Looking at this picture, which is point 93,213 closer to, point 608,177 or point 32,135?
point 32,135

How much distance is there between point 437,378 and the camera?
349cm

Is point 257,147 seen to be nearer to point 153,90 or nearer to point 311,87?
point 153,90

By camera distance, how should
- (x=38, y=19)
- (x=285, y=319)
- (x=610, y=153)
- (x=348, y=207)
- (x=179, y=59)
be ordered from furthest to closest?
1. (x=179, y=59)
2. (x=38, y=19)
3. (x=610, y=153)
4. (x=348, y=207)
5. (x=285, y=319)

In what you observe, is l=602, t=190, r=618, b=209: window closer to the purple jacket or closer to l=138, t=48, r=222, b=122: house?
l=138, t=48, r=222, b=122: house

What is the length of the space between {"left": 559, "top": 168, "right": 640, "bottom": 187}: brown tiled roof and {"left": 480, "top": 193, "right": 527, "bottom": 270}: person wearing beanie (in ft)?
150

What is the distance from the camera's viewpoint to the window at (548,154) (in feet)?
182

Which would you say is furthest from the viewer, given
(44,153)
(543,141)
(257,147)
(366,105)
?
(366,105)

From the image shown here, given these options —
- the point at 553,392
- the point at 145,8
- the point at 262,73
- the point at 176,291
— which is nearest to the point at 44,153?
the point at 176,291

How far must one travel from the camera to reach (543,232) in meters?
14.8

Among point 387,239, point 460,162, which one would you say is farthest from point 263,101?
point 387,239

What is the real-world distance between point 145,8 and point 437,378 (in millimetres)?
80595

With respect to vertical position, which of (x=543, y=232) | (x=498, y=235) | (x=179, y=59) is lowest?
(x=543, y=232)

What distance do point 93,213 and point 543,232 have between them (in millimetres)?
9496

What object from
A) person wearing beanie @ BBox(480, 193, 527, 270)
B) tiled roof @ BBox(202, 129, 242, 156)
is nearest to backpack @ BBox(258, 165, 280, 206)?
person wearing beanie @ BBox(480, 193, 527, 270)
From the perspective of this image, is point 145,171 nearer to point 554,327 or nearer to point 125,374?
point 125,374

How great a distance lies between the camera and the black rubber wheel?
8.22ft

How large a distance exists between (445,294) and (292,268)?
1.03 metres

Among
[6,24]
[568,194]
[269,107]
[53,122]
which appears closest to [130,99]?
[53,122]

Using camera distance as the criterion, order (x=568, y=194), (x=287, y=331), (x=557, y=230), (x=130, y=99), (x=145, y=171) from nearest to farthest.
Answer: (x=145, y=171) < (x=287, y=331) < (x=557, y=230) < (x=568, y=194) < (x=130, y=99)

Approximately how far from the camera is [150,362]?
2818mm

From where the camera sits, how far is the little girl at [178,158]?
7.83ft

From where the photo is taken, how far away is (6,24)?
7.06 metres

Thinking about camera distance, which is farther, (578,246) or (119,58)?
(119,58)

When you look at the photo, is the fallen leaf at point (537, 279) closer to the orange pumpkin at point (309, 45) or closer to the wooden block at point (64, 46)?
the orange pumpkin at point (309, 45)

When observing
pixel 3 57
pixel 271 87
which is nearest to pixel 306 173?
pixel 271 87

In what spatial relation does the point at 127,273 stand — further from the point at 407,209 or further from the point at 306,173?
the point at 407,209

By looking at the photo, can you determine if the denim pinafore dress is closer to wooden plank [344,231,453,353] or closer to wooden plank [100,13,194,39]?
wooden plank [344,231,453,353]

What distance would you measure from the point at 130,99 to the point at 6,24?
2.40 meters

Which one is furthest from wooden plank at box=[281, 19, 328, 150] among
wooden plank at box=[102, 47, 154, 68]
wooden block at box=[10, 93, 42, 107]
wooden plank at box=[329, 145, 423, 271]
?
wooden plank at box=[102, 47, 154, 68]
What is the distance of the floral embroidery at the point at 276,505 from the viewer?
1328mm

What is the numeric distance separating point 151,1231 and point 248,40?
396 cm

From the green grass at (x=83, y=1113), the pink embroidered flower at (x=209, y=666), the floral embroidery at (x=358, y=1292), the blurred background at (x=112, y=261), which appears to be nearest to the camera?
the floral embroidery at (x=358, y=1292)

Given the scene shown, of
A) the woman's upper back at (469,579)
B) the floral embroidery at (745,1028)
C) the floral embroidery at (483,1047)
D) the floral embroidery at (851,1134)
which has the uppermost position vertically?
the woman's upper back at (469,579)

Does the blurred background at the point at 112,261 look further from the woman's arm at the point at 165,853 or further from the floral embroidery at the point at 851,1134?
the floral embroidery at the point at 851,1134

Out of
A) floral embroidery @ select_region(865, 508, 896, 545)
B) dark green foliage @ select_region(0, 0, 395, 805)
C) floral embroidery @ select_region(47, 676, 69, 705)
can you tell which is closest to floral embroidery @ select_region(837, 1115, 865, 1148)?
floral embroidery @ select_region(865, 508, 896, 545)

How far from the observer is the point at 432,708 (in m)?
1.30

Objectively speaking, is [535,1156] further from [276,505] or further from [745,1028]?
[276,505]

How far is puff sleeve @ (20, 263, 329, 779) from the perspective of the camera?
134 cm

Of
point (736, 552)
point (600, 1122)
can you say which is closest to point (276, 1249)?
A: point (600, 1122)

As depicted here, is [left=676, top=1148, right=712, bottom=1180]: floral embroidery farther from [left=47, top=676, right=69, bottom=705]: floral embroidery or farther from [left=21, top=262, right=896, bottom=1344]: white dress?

▸ Exercise details
Please write out the rows again word for word, starting with the line that contains "Objectively speaking, is" and continuing through the line that contains "A: point (600, 1122)".

▸ Complete output
Objectively speaking, is [535,1156] further from [276,505] or further from [745,1028]?
[276,505]

How far is puff sleeve @ (20, 263, 329, 779) from the perspective of the camera?
134 cm

Of
point (736, 552)
point (600, 1122)
can you say which is closest to point (276, 1249)?
A: point (600, 1122)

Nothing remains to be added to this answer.